Children that compete in school do it right, they seek out judgement on purpose in a controlled environment where the possible outcomes are known.

I remember, my freshman year in college, one super achiever in my group. She was there on a full scholarship, had trophies galore for everything and anything she’d ever done. She worked really hard, and was likable, which was a little surprising to me, most people I had been around up to that point who won often, were cocky, but not Mikey, she was raised right, knew how to keep her perspective.  Then we had our first round of auditions. Mikey didn’t make it through to the second rounds.  Suddenly that bubbly girl, full of confidence was just devastated. She was far from the comfort of her parents, and feeling her first failure. She took it much harder than the rest of us.  First, her reaction was met with bewilderment from her new friend group. It was just an audition, there would be others. Then I realized, it was just an audition to us, but she was probably getting ready to start her rehearsal schedule, it never entered her mind that her name wouldn’t be on that list.  We nursed Mikey through her crushing blow, thinking she was certain to be a superior Drama Major, because she sure was dramatic.

After getting over the shock of my daughter not making the cut that first time, I was reminded of Mikey, and realized even though it’s hard, it was a good thing.

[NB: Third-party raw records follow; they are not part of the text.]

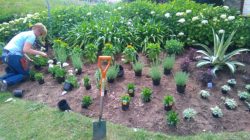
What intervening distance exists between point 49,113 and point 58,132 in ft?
1.86

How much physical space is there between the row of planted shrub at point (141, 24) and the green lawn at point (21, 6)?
2445 millimetres

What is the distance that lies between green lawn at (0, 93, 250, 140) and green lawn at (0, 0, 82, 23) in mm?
5569

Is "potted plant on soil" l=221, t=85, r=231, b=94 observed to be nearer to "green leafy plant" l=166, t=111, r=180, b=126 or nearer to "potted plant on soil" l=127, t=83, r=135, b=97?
"green leafy plant" l=166, t=111, r=180, b=126

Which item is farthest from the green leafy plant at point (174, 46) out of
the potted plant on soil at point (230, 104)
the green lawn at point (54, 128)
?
the green lawn at point (54, 128)

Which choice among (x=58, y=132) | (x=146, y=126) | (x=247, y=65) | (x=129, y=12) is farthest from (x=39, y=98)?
(x=247, y=65)

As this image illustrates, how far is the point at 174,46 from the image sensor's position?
20.1 feet

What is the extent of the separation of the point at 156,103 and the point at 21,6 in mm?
8358

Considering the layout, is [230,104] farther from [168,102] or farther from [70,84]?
[70,84]

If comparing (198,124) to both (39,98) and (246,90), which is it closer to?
(246,90)

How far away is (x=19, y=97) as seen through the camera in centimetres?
558

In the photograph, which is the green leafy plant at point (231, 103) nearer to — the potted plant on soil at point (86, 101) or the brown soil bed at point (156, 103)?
the brown soil bed at point (156, 103)

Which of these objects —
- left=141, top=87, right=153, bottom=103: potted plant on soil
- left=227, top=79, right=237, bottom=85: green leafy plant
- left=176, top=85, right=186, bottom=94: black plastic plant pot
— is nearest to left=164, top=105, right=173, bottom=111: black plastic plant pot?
left=141, top=87, right=153, bottom=103: potted plant on soil

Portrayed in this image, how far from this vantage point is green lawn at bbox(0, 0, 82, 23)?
10.1 metres

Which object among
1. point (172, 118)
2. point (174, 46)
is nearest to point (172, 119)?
point (172, 118)
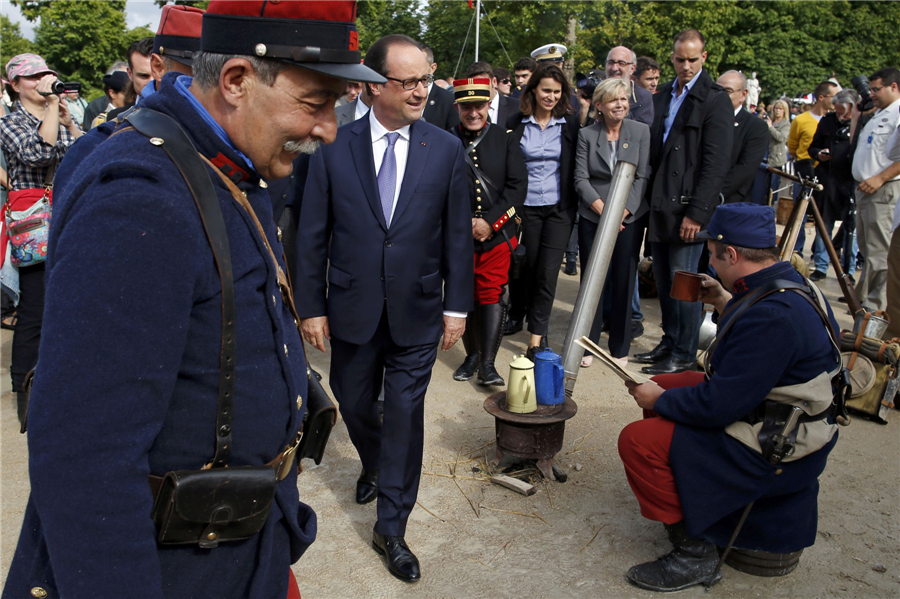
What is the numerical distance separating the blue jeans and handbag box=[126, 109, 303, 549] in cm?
460

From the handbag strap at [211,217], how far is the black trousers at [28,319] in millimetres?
3640

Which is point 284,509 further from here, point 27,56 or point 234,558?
point 27,56

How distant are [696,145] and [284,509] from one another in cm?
471

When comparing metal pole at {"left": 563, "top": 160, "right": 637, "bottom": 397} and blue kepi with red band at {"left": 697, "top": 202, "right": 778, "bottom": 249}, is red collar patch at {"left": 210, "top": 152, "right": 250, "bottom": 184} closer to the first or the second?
blue kepi with red band at {"left": 697, "top": 202, "right": 778, "bottom": 249}

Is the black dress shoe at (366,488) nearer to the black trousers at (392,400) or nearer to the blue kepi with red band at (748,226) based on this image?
the black trousers at (392,400)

She had the opportunity to feel the sting of losing at home, in a safe place, land softly, surrounded by people that knew her worth, and able to help shape her perspective, and it did.  She went on to compete again, win often, lose sometimes, and do both with a learned grace around her peers, and to herself. My son followed and repeated the same cycle, learning first hand the meaning of “you can’t win them all”, and the self-preservation that comes with getting a mental tougher skin, and enjoying many wins.

photo by Chrissie Roberts

So here’s to all the kids that compete, it’s a lot more than a game you’re playing, or a play, a part, or a trophy. What you are doing now helps prepare you for a better future. That winning feeling is hard to beat. Remember, there is a certain win that comes with just growing through the process, and tougher skin can be more comforting in the future than a trophy.